Increasing evidence suggests that the postprandial glucose response to dinner is higher than that to breakfast [8, 9, 11]. A recent meta-analysis also revealed that glucose tolerance was poorer at night than during the day [24]. Our results are consistent with these results. These differences may be attributed to a reduction in insulin sensitivity in the evening and decreased insulin secretion [11, 25]. Additionally, insulin concentrations in the morning trials, 30 min after meal intake, were significantly higher than those in the evening trials. Moreover, NEFA concentrations were significantly higher in the evening trials than in the morning trials. By inducing insulin resistance, elevated NEFA levels play a pivotal role in the development of type 2 diabetes [26, 27]. Our results show that glucose tolerance is worse at night, which is caused by insulin sensitivity and functions regulated by circadian rhythms.

DNJ, derived from MLE, has been used in several countries to treat diabetes because of its effects on lowering blood glucose concentrations. Several studies have reported that MLE that contains DNJ possesses glucose-lowering and antidiabetic properties [13,14,15]. However, no information is currently available regarding the timing effects of MLE intake on postprandial glucose metabolism and insulin response in humans. In this study, we showed that MLE intake, especially in the evening, decreased the iAUC and reduced the elevation of postprandial glucose concentrations. One reason for these decreases only in the evening trials may be attributed to diurnal variation in glucose tolerance. As postprandial glucose concentrations in the evening trials were higher than those in the morning trials, consuming MLE in the evening, when glucose tolerance worsens, may enhance its glucose-lowering effects. Carbohydrate-digesting enzymes (α-amylases and α-glucosidases) are also thought to be regulated by the circadian clock. DNJ intake inhibits α-glucosidases in the small intestine and blocks glucose absorption in the small intestine [28, 29]. DNJ is not only a potent inhibitor of intestinal α-glucosidases but also modulates hepatic glucose metabolism and gluconeogenesis by upregulating or downregulating the mRNA expression of enzymes in diabetic mice [29]. Altering the timing of MLE intake may change these enzymes, and modify its glucose-lowering effect.

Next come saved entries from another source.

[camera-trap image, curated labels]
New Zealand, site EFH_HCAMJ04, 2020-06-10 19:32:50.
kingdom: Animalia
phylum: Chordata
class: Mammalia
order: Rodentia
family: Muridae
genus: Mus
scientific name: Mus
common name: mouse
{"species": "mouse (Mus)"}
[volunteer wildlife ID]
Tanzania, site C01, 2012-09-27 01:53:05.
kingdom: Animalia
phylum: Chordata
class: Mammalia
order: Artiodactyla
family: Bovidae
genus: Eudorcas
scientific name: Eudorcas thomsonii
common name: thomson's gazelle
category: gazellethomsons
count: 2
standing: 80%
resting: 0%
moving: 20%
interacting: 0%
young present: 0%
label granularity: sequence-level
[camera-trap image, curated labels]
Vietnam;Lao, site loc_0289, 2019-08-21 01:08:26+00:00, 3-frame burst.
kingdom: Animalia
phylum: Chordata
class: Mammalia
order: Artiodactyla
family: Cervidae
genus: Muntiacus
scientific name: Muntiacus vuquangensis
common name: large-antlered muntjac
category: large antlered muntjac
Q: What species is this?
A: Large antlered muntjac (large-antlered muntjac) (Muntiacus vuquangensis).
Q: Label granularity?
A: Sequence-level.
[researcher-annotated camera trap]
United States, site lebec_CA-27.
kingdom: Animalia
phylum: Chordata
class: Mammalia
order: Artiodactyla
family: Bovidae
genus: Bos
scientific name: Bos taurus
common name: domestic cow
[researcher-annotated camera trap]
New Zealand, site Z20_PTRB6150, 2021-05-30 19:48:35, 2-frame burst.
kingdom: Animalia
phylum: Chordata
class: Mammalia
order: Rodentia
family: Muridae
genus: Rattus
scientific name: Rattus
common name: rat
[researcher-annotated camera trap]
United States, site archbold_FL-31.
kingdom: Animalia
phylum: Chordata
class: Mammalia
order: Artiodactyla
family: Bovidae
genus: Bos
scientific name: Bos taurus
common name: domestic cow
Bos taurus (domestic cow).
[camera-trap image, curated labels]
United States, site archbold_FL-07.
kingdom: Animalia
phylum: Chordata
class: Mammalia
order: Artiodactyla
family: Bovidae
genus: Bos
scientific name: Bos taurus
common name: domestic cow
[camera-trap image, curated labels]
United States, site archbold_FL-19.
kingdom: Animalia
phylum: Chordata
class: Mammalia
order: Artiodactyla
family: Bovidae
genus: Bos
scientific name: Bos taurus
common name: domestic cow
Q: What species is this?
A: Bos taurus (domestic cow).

There are some clinical implications from our results. First, regarding the dose of MLE, we decided to administer 6.0 mg of DNJ with a test meal in this study based on previous studies [17, 30]. Thus, the dose of MLE in this study is similar to that naturally present in food and beverages (i.e., green tea containing MLE or DNJ) and that consumed in daily life. Second, many epidemiological studies have reported an association between meal timing and health and clinical outcomes (i.e., BMI, fasting and postprandial glucose metabolism, and blood pressure) [31, 32]. Increasing evidence has shown an association between an evening chronotype (i.e., young and middle-aged population) and an increased risk of obesity, CVD, and diabetes [33]. In general, the evening chronotype is associated with larger meals later in the day and delayed food intake due to a later awaking time. Although dinner time varied between from 17:00 to 24:00 in previous studies, dinner caused a higher postprandial glucose response than that caused by breakfast [8, 11, 22]. Thus, the effectiveness of MLE in lowering glucose levels may be optimal if taken at dinner time. Lastly, our findings are useful for designing chrononutrition studies focusing on the effects of timing of the intake of antidiabetic foods on postprandial glucose levels.

Conclusion

Our findings demonstrated that acute MLE intake in the evening, but not in the morning, exhibited glucose-lowering effects, which may be a useful tool for the prevention of diabetes and obesity when accumulating these effects.